Haden became a member of Keith Jarrett's trio and his 'American Quartet' from 1967 to 1976 with drummer Paul Motian and saxophonist Dewey Redman. The group also included percussionist Guilherme Franco. He also organized the collective Old and New Dreams, which consisted of Don Cherry, Redman, and Ed Blackwell, who had also been members of Coleman's band. They continued to play Coleman's music in addition to original compositions in a style informed by Coleman.

=== Liberation Music Orchestra ===
In 1970 Haden received a Guggenheim Fellowship on the recommendation of Leonard Bernstein. Over the years, Haden received several NEA grants for composition. Haden founded his first band, the Liberation Music Orchestra ("LMO") in 1969, working with arranger Carla Bley.
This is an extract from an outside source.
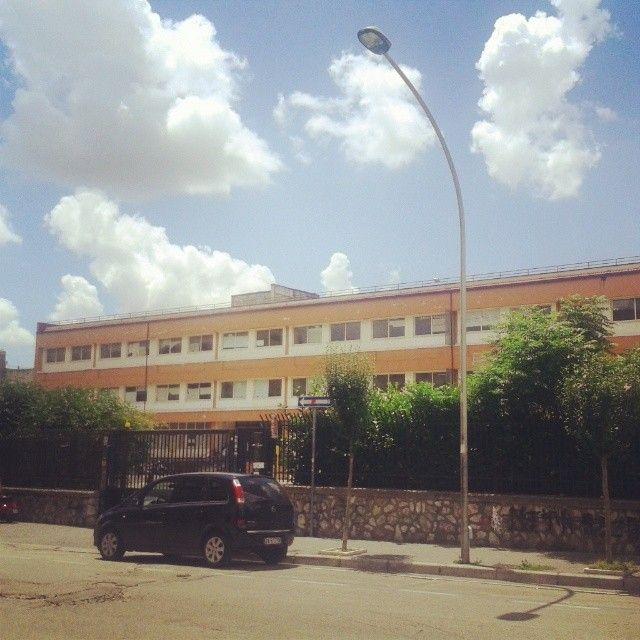 Fuori al liceo scientifico dove ho studiato, il primo giorno dell'esame di maturità :)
Their music was very experimental, exploring both the realms of free jazz and political music. The first album focused specifically on music from the Spanish Civil War, which had markedly inspired Haden. Inspired by the turbulent 1968 Democratic National Convention in Chicago, he superimposed songs such as "You're a Grand Old Flag" and "Happy Days are Here Again", contrasted with "We Shall Overcome".

The original Liberation Music Orchestra lineup consisted of Haden, Bley, Gato Barbieri, Redman, Motian, Don Cherry, Andrew Cyrille, Mike Mantler, Roswell Rudd, Bob Northern, Howard Johnson, Perry Robinson, and Sam Brown.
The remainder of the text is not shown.